* _Material for this task_:
■ ■ ■ ■ ■ ■ ■
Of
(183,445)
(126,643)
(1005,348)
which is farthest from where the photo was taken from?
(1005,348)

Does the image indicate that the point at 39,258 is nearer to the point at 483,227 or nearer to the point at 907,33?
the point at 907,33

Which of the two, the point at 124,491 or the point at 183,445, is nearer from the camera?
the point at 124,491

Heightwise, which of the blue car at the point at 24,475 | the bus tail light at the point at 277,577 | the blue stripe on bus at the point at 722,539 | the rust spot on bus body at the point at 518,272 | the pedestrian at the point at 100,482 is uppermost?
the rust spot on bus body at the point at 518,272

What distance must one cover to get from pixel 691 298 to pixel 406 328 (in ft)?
■ ■ ■ ■ ■ ■ ■
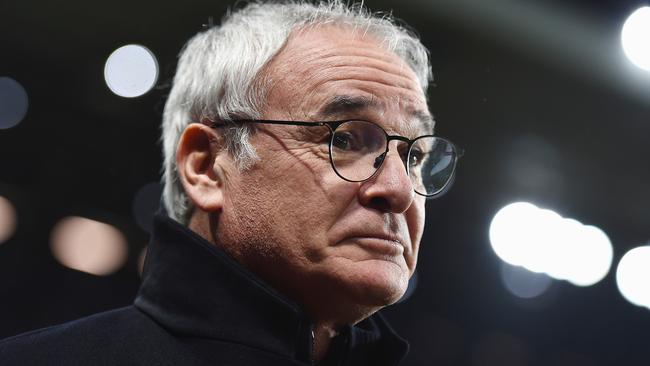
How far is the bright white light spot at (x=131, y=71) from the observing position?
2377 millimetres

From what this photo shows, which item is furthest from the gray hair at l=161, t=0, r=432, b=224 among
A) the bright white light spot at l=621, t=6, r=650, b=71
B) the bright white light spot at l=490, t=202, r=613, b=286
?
■ ■ ■ ■ ■ ■ ■
* _Exercise_:
Gather every line of the material above that contains the word "bright", and copy each one out in full.

* _Output_:
How far is the bright white light spot at (x=131, y=71) from the observing position?
A) the bright white light spot at l=621, t=6, r=650, b=71
B) the bright white light spot at l=490, t=202, r=613, b=286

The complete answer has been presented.